MICROSCOPICALLY PATTERNED SURFACES FOR DIRECTED NEURAL CELL PLACEMENT

Robert C. Davis (1), Conrad D. James (1), Stephen W. Turner (1), Lance Kam (2,3), Harold G. Craighead (1), Michael S. Isaacson (1), James N. Turner (3,4) and William Shain (3,4)
(1) School of Applied and Engineering Physics, 212 Clark Hall, Cornell University, Ithaca, NY 14853
(2) Department of Biomedical Engineering, Rensselaer Polytechnic Institute, Troy, NY 12180
(3) Wadsworth Center, Empire State Plaza, Albany, NY 12201-0509
(4) Department of Biomedical Sciences, School of Public Health, University at Albany, Albany, NY 12201-0509

The response of neural cells to chemical patterning is used to direct cell attachment and growth. Microscopic control of neuron placement on a surface is an essential component of our effort on live neural network computing. Control of attachment and growth of neurons and glia is also desirable for neurological implants and research on central nervous system function.
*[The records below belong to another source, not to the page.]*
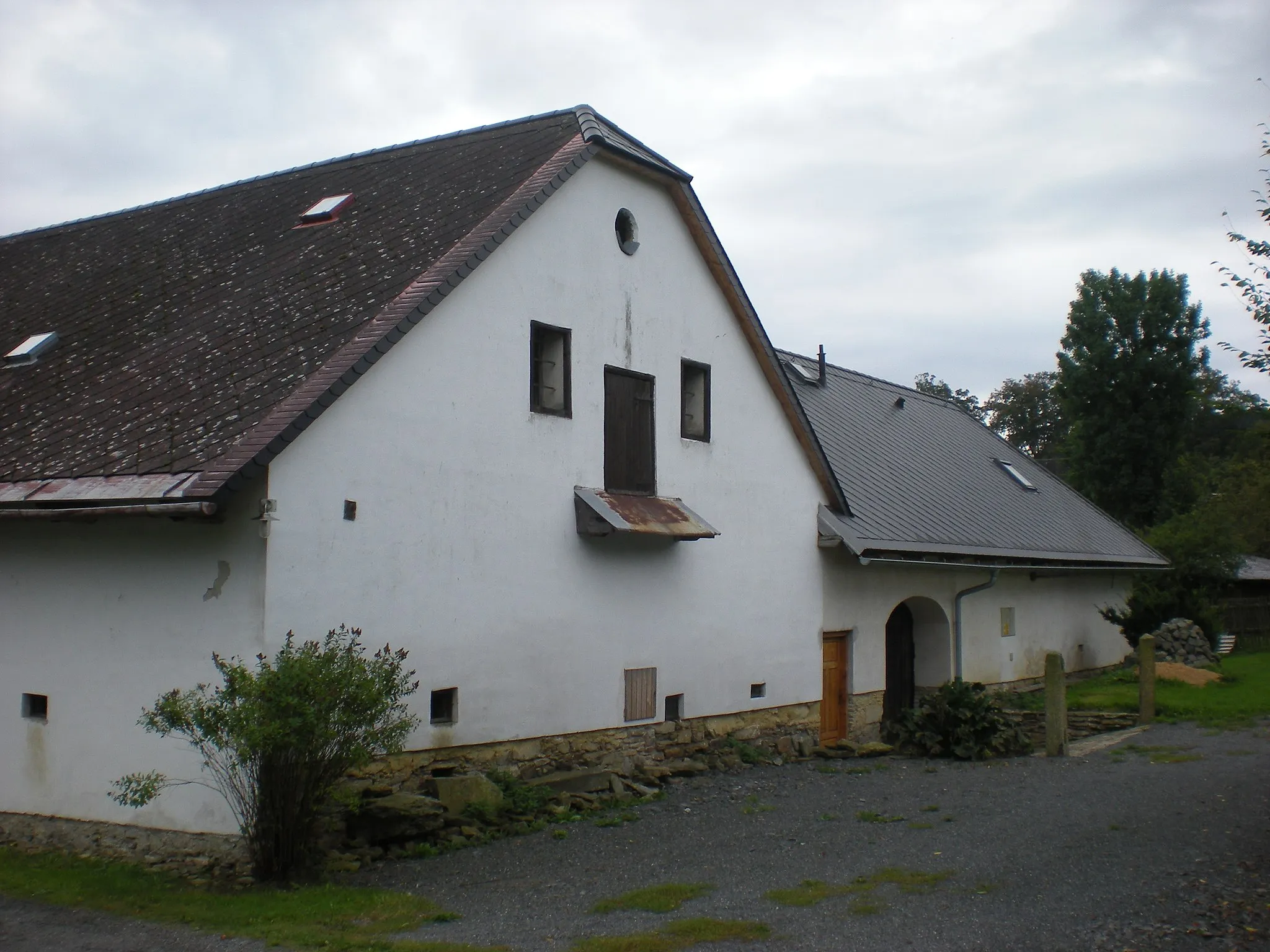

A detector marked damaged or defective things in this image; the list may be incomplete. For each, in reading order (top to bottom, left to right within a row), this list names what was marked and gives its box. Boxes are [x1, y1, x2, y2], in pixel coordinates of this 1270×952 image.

rusty metal flashing [0, 500, 216, 522]
white wall with peeling plaster [0, 477, 265, 832]
rusty metal flashing [185, 138, 602, 503]
white wall with peeling plaster [262, 156, 828, 751]
rusty metal awning [574, 487, 716, 540]
rusty metal flashing [574, 487, 716, 540]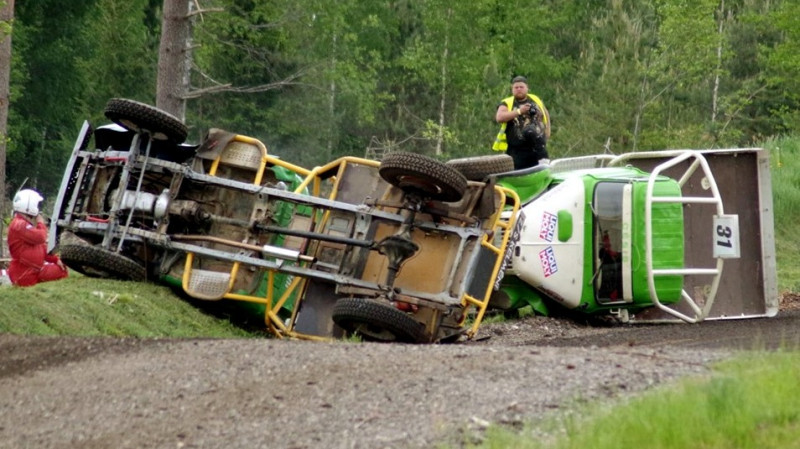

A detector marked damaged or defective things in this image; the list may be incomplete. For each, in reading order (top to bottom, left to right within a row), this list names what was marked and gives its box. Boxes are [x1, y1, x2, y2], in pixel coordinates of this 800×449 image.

overturned truck [50, 99, 776, 344]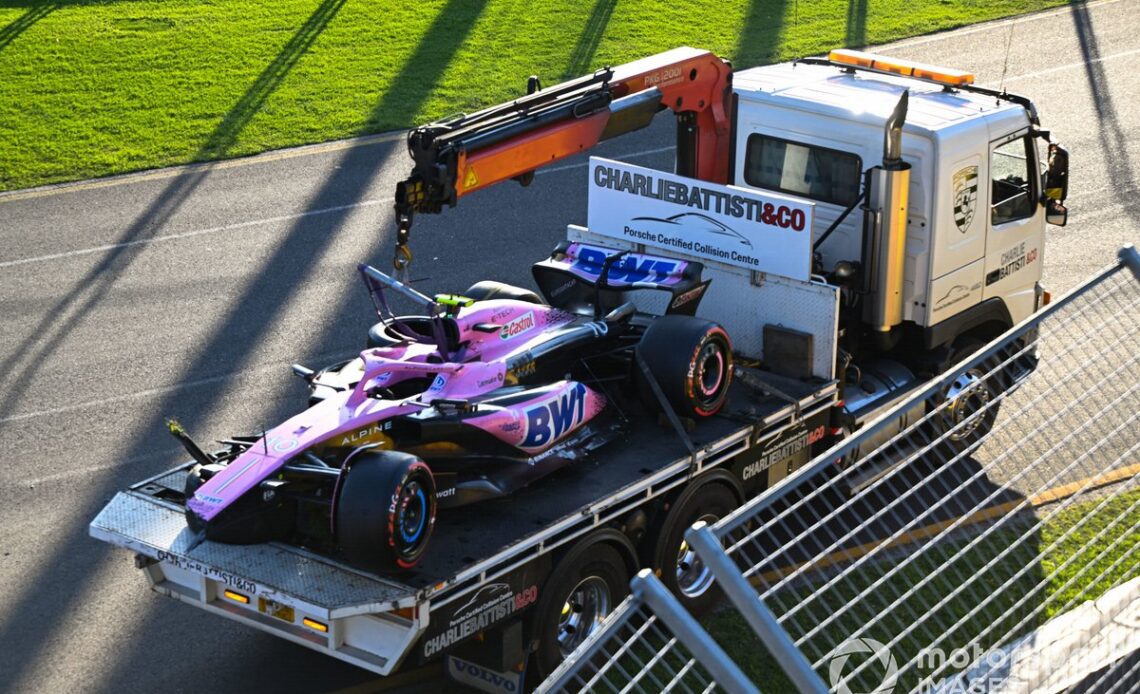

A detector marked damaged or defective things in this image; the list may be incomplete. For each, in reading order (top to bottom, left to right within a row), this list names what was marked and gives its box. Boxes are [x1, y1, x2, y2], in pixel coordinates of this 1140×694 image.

damaged f1 car [178, 242, 728, 572]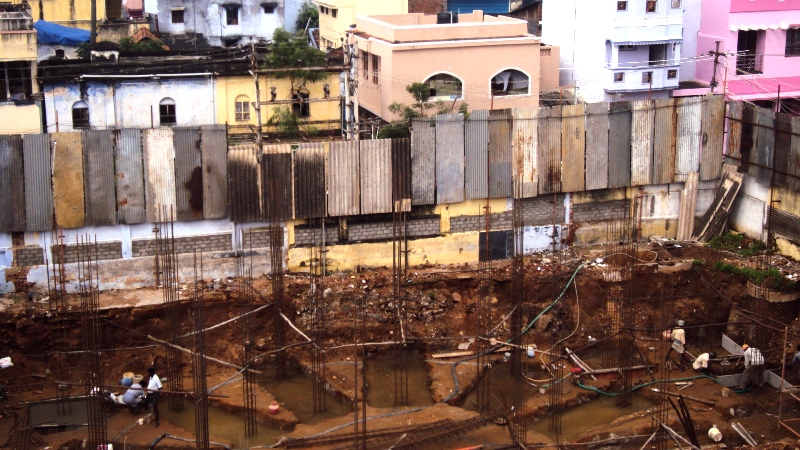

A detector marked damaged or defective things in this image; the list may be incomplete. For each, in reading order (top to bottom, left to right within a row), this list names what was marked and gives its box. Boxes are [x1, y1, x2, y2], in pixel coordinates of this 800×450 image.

rusty metal sheet [0, 134, 24, 232]
rusty metal sheet [23, 134, 53, 232]
rusty metal sheet [51, 130, 84, 229]
rusty metal sheet [83, 130, 116, 225]
rusty metal sheet [115, 128, 146, 223]
rusty metal sheet [143, 127, 177, 222]
rusty metal sheet [173, 126, 203, 221]
rusty metal sheet [200, 125, 228, 220]
rusty metal sheet [260, 144, 292, 221]
rusty metal sheet [294, 143, 324, 219]
rusty metal sheet [328, 142, 360, 217]
rusty metal sheet [360, 139, 392, 214]
rusty metal sheet [394, 137, 412, 213]
rusty metal sheet [412, 118, 438, 205]
rusty metal sheet [434, 114, 466, 204]
rusty metal sheet [462, 109, 488, 199]
rusty metal sheet [488, 110, 512, 198]
rusty metal sheet [516, 106, 540, 198]
rusty metal sheet [536, 108, 564, 196]
rusty metal sheet [560, 104, 584, 192]
rusty metal sheet [584, 102, 608, 190]
rusty metal sheet [608, 102, 632, 188]
rusty metal sheet [632, 100, 656, 186]
rusty metal sheet [648, 98, 676, 185]
rusty metal sheet [676, 97, 700, 182]
rusty metal sheet [700, 95, 724, 181]
rusty metal sheet [724, 99, 744, 163]
rusty metal sheet [756, 106, 776, 182]
rusty metal sheet [772, 115, 792, 189]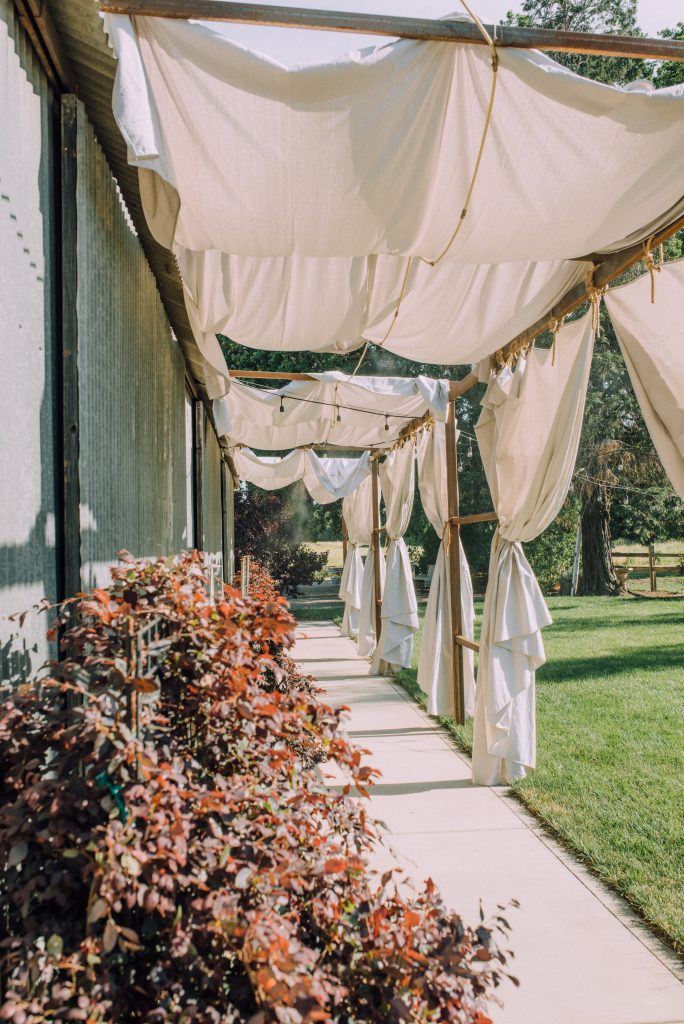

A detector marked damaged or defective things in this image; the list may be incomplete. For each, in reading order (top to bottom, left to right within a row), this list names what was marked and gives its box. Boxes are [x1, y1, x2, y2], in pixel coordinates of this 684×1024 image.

rusty metal pole [444, 399, 464, 729]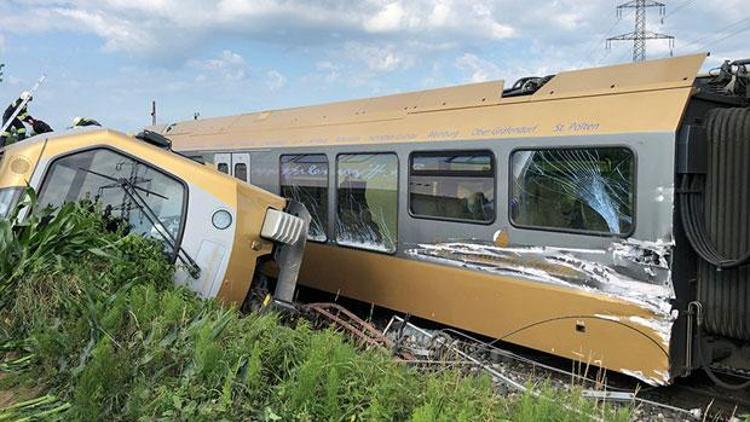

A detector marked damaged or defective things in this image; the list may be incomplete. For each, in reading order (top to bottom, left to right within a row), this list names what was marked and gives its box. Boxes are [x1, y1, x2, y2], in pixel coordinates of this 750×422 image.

broken window [282, 154, 328, 241]
shattered glass [282, 154, 328, 241]
broken window [338, 155, 400, 254]
shattered glass [338, 155, 400, 254]
broken window [408, 152, 496, 224]
broken window [512, 148, 636, 234]
shattered glass [512, 148, 636, 234]
damaged lower body panel [408, 237, 680, 386]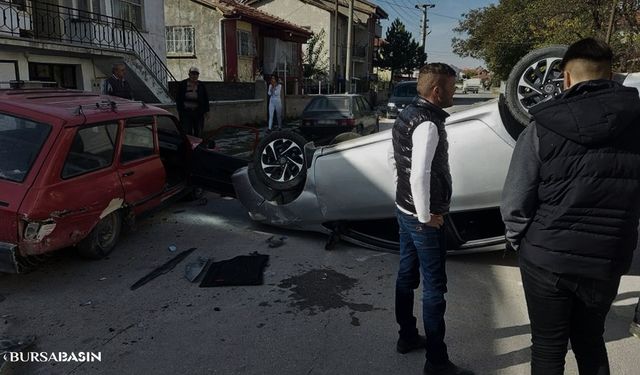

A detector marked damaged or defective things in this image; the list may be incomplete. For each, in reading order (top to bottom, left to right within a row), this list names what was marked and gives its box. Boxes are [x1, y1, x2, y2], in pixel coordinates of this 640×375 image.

Chemical patterning is achieved by microcontact printing of Self Assembled Monolayers (SAMS) and proteins on SiO2 surfaces. Characterization of the chemically patterned surfaces is performed by Atomic Force Microscopy (AFM), and fluorescence microscopy to determine the morphology and coverage of the layers.

Cell adhesion assays were performed on both the chemically and topographically patterned surfaces. Cell distribution was determined by SEM and confocal microscopy. Cell distribution is shown to be strongly influenced by the microcontact printed chemical surfaces allowing geometrical control of cell placement. Cell morphology is also shown to be dependent on the chemical composition of the printed surface.